This week we saw a teachable moment presented by President Obama to Bernie Sanders and the senator’s loyal band of followers.
While Sanders rails against corporate America and implies that income equality can be achieved through the U.S. tax code, Obama went straight to the heart of the matter and greatly increased pay for low-income workers who spend more than 40 hours per week on the job.
The overtime eligibility rule announced by the president will bring the old regulation up to par so that, factoring in the rate of inflation, it will nearly catch up to the level of decades ago. Now, those salaried workers earning up to $47,476 – double the current rate — must be paid time-and-a-half beyond 40 hours of work.
The last time the threshold was raised in 2004 President George W. Bush set the salary amount at $23,660. In 2016, that means only 8 percent of the labor force – at a poverty-level income for a family of four – qualify for mandatory overtime pay. Prior to that, the last time the salary threshold was adjusted upward was in 1975 by President Ford when 60 percent of salaried workers qualified.
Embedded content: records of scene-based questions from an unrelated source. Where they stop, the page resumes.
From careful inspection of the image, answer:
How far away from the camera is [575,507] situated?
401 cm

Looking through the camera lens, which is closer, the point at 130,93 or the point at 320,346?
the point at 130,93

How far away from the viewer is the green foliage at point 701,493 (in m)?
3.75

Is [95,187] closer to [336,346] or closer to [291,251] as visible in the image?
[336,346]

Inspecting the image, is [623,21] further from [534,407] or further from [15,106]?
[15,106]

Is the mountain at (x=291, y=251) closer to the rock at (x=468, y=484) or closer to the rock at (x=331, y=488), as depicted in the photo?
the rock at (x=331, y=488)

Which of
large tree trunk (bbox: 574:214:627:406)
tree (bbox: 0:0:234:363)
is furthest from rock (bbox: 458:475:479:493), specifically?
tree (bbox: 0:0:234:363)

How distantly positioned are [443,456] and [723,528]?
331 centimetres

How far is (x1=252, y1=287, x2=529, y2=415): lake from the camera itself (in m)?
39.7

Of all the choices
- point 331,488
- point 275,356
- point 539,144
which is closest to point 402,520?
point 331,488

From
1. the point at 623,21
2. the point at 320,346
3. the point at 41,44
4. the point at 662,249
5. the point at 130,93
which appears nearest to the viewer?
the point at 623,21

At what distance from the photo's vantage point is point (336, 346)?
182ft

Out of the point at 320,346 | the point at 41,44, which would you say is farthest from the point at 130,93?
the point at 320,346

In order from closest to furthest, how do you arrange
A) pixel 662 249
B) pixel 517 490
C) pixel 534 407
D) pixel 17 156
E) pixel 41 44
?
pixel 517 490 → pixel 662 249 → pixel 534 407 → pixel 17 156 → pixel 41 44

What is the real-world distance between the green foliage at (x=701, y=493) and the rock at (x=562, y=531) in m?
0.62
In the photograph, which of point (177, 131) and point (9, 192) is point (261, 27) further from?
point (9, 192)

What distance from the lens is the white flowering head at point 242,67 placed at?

Yet, the business community is in an uproar over Obama’s actions. After fighting the planned rule for the past year now there’s talk of lawsuits. Though these executives have profited from the increasingly outdated OT rule for years, they insist that updating the threshold will hurt their companies and force them to cut back on workers.
CEO-worker pay gap growing
At the same time, the “bottom up” approach toward inequality is losing ground as the pay gap between CEOs and average workers continues to grow, according the AFL-CIO’s Executive Pay Watch project. The Sanders supporters should know that the newest figures show that in 2015, CEOs of S&P 500 companies received, on average, $12.4 million in total compensation compared to $36,875 average pay for production and nonsupervisory workers. That’s a CEO-to-worker pay ratio of 335 to 1.
In Michigan, it’s not much better, with CEOs getting paid 318 times the average worker.
For the CEO who is a $10 million man, the question he should be facing from one of Sanders’ “Bernie Bros” fanatical followers is: How do you explain why you can’t afford to pay overtime to a single mom making $25,000 and working 50 hours a week?
Rather than threatening to impose huge taxes on CEOs, to little effect, Sanders should consider that basic changes like the one imposed by Obama can mean $10,000 more income for a worker making $25,000 or $35,000 who works considerable overtime hours.
Free college tuition for all sounds great, but this simple rule change will benefit 4.2 million low-income workers, and perhaps as many as 270,000 in Michigan.
To be clear, the federal OT rule still contains a number of employer-friendly exemptions, allowing companies to avoid overtime pay for all executives, administrators, managers, supervisors and some white-collar professional categories. For the rest, the rule carries on the American tradition dating back to the 1930s of a 40-hour work week and time-and-a-half for anything beyond that.
Businesses want to run out the clock
It should be noted that, in the 1980s and ‘90s, when the OT requirement was much more significant, the economy did just fine. Each year, inflation made the frozen threshold a little less significant. In 2004, Bush’s decision to sign a minor update to OT eligibility certainly did not raise a clamor.
And the timing of Obama’s decision to update overtime is clearly pertinent. Since the recession hit in 2008, millions of workers have been working harder as mandatory overtime became more common.
At the same time, employers have enjoyed huge gains in worker productivity since President Ford raised OT eligibility 40 years ago. More recently, many corporations have enjoyed near-record profits.
But on Capitol Hill, those with a libertarian mentality agree with their corporate allies that the new rule will backfire and cost jobs. This is the same argument directed against minimum wage hikes. Yet, the many minimum wage increases across the country over the past several years at the state and local level, according to most research, have not hurt employment.
The outdated federal minimum wage requirement represents another area where declining value over many years, due to the long-term impact of inflation, has incrementally boosted the bottom line for companies on an annual basis. The business community wants to run out the clock for as long as possible.
If expanding OT eligibility hurts job growth, shouldn’t the flip-side indicate that for all those years when the threshold kept sinking it must have helped create more jobs?
I wonder how many companies benefiting from the weakened overtime rules of the recent past used that advantage – that yearly bonus – to hire more people. After the mass layoffs we have witnessed over the past decade, I doubt many have. Instead, the corporate strategy has been to cut their workforce and require the remaining employees to work more hours for the same pay – or less.
That’s the way it works in the real world for really average workers. Under the new OT rules, it’s a shame all those folks can’t retroactively make up for their losses by putting in for back pay. They deserve it.